Daisy Hay studied at Cambridge and currently holds the Alistair Horne Fellowship at St Antony’s College, Oxford.
I interviewed Daisy recently about her first book, Young Romantics: The Shelleys, Byron and Other Tangled Lives, which has recently won the Rose Mary Crawshay Prize. You can hear the interview by clicking here.
Here are Daisy’s summer reading suggestions:
My summer holiday usually takes me to the same spot each year: the house in the South of France which has been in my family since before I was born. Each year I take with me a new novel, something meaty and absorbing, which is much more satisfying to read in long shady sessions on the terrace than in the snatched minutes available in the working week.
Last year I packed A.S. Byatt’s The Children’s Book, and spent several glorious afternoons utterly engrossed in it.
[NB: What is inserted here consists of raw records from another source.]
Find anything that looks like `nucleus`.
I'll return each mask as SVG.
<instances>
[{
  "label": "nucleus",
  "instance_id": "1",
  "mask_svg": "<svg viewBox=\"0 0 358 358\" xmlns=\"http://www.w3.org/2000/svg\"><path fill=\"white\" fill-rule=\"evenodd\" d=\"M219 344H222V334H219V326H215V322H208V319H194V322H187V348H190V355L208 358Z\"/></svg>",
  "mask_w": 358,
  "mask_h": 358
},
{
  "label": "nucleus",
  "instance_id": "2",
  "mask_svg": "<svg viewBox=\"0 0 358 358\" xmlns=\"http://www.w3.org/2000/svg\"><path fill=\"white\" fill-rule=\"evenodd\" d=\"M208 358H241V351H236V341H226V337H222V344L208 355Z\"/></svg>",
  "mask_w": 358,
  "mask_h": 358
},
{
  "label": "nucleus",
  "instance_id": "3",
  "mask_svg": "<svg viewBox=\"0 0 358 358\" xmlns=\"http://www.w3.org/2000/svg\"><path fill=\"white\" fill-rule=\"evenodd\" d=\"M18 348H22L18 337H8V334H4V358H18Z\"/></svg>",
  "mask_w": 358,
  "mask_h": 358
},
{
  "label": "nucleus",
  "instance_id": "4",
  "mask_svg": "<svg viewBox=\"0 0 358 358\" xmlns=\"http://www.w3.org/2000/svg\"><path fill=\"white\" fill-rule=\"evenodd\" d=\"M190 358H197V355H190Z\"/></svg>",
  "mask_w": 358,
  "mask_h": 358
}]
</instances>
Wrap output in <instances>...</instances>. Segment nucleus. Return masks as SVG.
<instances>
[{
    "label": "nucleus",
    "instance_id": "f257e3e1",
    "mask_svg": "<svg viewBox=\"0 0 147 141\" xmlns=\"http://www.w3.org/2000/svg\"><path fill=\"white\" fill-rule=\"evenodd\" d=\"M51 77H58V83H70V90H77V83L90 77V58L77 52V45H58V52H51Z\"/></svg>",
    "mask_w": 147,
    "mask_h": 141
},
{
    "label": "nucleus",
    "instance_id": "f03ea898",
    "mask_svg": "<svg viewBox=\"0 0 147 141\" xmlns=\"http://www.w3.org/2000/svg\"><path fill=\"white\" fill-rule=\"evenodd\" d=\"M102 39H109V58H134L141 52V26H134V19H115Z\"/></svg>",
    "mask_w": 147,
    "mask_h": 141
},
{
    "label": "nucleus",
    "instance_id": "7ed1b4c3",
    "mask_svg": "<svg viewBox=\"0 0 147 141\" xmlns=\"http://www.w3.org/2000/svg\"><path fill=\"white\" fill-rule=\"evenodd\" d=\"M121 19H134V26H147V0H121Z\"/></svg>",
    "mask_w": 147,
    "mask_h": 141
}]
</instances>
This year I took David Mitchell’s The Thousand Autumns of Jacob De Zoet, which I’ve brought home to finish. I’d be further through it were it not for the fact that one of the great delights of the house is its bookshelves, which are in every room and which sag under the weight of thirty years of accumulated family reading and the childhood collections of my younger aunts.
The shelves contain a veritable feast of children’s books, crime, classic and contemporary fiction and a good smattering of biography and history. So this year, as in previous years, I switched my brain off by re-reading L.M. Montgomery and Louisa May Alcott, and I also found a Molly Keane novel I’d never come across before, the brilliant Time After Time. I’ve come back determined to root out a copy of her Good Behaviour so that I can carry the delights of holiday reading forward into the rest of the summer.